L'acheteur associe le bio a une certaine qualité de vie et à une certaine qualité tout court : le produit bio est censé être sain, de bonne qualité, exempt de substances nocives que ce soit dans sa fabrication ou dans sa composition (par exemple le café décaféiné ne doit pas être obtenu à partir de solvants qui décomposent la caféine, mais par un processus d'extraction le plus naturel possible).

Si nous résumons, dans l'esprit des gens, bio = naturel et sain, puis de qualité.

Ce qui n'est pas exact, le bio correspond à des normes qui ne signifient pas que tout ce qui est proposé en bio est "de qualité". Cet engouement pour le bio (qui nous semble au global positif, puisqu'il consiste à réclamer du sain, naturel et de qualité) rejoint le phénomène des "locavores", soit ceux qui préfèrent acheter local chaque fois que c'est possible : oeufs chez l'agriculteur du coin, boeuf en barquette chez l'éleveur du village et légumes chez le maraicher d'à coté.

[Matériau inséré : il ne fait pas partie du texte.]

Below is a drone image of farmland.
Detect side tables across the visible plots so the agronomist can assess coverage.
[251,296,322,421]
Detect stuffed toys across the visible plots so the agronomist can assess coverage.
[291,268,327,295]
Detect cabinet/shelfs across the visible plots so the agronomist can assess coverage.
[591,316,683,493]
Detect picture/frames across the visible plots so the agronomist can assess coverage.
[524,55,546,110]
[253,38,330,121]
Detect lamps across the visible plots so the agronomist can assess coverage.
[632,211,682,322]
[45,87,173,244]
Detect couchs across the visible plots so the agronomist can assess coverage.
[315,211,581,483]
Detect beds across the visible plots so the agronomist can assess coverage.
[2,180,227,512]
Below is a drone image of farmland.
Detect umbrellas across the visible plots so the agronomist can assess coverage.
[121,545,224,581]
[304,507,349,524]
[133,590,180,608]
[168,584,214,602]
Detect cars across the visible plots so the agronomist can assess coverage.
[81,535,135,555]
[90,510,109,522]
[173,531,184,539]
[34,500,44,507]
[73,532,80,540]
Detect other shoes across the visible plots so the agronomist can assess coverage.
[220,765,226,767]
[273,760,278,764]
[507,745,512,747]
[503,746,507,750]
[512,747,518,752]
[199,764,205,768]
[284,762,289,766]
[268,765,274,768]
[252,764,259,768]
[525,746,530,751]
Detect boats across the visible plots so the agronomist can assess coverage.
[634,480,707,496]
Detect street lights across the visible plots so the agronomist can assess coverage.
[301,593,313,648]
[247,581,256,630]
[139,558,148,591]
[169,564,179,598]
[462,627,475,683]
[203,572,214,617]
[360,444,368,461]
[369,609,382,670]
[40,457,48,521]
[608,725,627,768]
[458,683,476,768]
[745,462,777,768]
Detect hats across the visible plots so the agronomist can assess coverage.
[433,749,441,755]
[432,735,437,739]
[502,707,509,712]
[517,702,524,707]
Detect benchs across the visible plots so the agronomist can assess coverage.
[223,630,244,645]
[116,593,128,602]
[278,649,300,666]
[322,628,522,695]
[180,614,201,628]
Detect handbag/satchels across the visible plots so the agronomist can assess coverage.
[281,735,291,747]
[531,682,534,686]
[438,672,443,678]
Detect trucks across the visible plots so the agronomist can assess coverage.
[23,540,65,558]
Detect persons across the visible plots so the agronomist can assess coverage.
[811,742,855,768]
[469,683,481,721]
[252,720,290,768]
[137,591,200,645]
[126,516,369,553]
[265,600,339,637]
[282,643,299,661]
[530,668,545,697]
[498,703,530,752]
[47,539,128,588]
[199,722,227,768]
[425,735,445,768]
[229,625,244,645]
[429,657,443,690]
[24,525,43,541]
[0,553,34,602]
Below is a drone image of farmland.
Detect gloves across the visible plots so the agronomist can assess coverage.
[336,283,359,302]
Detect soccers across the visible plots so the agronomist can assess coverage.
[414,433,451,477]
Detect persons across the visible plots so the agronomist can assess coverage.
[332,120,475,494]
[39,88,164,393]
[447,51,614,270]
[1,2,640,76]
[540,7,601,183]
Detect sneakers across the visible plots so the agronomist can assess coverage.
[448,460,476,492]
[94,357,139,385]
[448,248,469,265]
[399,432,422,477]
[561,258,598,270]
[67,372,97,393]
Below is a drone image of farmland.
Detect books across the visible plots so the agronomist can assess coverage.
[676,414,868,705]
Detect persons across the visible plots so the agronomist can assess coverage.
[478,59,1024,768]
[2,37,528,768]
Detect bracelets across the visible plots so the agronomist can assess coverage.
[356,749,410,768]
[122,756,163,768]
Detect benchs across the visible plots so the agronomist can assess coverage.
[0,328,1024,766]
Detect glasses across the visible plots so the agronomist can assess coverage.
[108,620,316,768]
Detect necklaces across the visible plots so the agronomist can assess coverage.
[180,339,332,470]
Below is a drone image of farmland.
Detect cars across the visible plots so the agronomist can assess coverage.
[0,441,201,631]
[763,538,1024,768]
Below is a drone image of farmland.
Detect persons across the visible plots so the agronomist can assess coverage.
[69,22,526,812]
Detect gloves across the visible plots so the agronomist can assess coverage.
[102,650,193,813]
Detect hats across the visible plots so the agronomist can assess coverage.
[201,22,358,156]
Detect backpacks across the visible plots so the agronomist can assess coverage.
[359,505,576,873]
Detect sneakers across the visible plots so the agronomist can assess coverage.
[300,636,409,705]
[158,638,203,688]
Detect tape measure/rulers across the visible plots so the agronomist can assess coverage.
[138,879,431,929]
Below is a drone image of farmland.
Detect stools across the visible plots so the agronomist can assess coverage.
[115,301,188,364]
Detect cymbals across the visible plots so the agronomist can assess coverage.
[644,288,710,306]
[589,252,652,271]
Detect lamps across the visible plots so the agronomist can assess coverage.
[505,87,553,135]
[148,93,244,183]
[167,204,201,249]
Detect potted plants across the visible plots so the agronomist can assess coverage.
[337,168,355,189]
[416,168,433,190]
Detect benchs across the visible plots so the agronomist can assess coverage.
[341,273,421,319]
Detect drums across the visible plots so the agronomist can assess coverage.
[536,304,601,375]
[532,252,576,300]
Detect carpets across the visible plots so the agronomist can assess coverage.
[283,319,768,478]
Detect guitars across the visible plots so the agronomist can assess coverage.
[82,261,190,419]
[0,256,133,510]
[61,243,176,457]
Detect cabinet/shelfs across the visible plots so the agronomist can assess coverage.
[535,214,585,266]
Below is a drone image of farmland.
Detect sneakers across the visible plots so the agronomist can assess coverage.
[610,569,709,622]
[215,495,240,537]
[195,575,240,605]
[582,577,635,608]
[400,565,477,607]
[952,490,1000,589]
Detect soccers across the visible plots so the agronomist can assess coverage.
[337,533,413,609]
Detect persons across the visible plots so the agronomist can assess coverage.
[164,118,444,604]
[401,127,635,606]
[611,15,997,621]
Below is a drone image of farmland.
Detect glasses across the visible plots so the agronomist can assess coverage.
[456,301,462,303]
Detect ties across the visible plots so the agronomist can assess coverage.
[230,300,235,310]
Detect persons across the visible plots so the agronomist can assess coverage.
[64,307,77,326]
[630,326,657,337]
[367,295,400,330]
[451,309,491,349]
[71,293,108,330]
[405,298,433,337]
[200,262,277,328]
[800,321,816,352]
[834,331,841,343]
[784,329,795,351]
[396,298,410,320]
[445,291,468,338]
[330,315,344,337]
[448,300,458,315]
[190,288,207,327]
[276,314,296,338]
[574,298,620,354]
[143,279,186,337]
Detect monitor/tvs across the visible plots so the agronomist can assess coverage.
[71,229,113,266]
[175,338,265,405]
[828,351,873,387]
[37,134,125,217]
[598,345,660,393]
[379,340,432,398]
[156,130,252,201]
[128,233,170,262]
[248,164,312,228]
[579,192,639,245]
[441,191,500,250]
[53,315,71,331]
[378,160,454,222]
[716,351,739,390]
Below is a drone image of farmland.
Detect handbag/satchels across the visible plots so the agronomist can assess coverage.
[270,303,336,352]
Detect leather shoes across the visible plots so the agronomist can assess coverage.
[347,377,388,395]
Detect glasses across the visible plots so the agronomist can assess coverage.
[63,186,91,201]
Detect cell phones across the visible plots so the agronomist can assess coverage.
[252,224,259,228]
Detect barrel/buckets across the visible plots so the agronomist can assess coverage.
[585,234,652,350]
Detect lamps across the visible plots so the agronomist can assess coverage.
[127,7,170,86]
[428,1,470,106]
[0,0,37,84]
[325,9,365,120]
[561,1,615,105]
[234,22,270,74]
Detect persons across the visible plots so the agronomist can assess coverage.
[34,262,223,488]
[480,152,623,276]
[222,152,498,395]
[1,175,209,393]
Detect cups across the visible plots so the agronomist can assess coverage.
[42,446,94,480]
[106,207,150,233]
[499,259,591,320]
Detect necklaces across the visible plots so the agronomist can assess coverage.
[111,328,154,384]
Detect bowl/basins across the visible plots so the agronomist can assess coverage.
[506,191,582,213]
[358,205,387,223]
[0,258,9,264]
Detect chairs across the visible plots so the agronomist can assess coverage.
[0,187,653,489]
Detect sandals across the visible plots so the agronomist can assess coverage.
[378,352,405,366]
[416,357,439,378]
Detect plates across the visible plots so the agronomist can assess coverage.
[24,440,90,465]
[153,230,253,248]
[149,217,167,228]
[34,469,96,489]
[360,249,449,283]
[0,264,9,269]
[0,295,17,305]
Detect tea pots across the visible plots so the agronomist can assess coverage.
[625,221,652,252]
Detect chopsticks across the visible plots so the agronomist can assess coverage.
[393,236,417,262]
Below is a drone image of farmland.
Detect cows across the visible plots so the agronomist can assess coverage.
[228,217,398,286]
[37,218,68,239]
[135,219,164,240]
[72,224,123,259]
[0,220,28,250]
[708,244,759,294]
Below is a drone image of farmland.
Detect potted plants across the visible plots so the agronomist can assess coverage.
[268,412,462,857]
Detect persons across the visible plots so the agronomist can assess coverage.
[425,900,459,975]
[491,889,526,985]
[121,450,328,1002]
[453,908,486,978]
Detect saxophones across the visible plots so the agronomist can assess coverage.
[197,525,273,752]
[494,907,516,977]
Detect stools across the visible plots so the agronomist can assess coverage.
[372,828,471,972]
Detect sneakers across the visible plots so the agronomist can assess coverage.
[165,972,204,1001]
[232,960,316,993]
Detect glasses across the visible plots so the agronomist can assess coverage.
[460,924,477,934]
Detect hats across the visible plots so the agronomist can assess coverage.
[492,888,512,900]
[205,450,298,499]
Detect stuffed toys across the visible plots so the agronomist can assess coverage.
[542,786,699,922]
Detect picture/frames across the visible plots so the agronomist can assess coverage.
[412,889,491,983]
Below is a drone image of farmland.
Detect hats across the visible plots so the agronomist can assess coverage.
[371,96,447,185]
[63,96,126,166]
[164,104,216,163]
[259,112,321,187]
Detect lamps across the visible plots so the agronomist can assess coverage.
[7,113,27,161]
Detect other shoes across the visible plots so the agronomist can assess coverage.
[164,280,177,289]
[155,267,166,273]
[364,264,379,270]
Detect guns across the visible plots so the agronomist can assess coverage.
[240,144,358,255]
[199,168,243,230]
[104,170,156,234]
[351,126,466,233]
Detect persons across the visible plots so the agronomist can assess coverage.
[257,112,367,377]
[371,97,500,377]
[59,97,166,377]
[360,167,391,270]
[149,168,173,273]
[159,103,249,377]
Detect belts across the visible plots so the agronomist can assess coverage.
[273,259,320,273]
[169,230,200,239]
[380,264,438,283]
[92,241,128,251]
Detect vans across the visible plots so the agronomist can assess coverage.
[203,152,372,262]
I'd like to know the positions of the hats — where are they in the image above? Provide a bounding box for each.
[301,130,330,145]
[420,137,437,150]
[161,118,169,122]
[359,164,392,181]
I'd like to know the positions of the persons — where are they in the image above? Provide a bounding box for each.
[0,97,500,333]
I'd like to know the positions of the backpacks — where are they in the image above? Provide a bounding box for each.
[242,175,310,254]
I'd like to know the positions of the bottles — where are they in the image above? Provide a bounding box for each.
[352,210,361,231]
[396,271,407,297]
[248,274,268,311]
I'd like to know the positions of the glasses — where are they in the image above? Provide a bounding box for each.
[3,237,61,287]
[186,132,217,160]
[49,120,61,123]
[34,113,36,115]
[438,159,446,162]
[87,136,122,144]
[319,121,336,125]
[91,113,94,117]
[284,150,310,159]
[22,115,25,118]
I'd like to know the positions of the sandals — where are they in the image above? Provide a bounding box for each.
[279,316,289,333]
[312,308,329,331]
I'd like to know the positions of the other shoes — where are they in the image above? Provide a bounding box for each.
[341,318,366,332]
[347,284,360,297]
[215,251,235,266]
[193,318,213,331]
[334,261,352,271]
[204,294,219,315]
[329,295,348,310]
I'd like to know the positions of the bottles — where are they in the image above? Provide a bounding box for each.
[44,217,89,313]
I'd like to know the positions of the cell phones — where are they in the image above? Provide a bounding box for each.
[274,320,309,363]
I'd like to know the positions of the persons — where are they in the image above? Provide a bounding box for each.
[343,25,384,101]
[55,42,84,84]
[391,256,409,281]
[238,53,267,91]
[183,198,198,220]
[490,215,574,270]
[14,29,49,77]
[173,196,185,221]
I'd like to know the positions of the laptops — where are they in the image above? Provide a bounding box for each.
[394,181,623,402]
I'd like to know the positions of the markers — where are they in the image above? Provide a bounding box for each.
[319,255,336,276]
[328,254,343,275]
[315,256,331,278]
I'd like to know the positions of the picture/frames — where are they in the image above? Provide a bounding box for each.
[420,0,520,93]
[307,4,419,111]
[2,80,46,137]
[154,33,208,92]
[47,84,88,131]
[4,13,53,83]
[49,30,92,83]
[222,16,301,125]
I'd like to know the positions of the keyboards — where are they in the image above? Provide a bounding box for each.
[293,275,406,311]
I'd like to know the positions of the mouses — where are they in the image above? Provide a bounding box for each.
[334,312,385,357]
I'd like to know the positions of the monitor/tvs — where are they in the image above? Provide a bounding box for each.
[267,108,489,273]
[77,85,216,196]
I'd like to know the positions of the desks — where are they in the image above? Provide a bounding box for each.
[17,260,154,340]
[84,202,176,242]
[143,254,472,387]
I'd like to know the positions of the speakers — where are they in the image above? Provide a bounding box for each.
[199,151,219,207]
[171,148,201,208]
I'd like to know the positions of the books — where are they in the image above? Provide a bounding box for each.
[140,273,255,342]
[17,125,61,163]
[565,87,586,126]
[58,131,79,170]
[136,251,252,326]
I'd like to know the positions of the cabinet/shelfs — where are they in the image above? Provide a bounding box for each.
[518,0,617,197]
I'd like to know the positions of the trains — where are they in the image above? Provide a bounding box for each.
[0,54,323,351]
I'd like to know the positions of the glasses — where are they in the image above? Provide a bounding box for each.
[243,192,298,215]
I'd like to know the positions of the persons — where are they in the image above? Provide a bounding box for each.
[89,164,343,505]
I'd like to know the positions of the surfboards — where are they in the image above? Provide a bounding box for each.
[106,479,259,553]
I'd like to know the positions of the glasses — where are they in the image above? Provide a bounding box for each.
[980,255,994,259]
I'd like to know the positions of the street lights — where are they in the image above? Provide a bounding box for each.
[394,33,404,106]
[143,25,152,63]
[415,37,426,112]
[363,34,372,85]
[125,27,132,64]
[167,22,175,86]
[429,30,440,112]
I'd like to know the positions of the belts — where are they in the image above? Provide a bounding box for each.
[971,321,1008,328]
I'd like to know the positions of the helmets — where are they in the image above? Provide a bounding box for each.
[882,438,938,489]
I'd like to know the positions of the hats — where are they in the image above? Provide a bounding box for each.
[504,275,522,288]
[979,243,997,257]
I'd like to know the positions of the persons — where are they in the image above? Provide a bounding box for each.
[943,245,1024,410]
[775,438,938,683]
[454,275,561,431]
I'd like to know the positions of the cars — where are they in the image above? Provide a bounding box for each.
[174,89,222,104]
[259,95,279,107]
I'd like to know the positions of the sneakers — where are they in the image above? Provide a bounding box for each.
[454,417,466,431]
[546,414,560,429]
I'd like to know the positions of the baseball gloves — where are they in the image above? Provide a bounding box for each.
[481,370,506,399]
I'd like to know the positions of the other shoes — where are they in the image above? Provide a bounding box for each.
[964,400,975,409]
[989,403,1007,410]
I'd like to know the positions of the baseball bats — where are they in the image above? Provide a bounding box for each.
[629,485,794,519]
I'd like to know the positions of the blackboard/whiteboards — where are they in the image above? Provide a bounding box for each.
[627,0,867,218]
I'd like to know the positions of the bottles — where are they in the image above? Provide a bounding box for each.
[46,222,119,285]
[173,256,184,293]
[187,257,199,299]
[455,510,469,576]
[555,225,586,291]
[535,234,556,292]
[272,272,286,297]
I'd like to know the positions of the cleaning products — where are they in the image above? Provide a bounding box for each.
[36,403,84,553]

C'est bien, car l'économie locale est préservée, c'est souvent meilleur quand c'est "élevé" proprement et de manière non intensive, mais n'allez pas croire que c'est bio parce que ça sort de chez votre voisin. La vache d'à coté peut avoir été bombardée d'antibiotiques et les légumes du maraicher ont pu être recouverts de pesticides. Les plus gros consommateurs de pesticides et autres produits de traitement sont souvent les particuliers qui suivent le discours commercial des vendeurs de jardinerie et achètent, par sécurité, 3 ou 4 traitements pour leur petit potager :

  • Les limaces
  • Les champignons
  • Les insectes du sous-sol ou les larves
  • Les engrais

No Comment......

Donc, nous ne voulons plus de l'image d'une culture intensive qui fournit des produits dénaturés sur une terre usagée et renflouée à grands coups d'engrais diaboliques qui finissent dans les nappes phréatiques.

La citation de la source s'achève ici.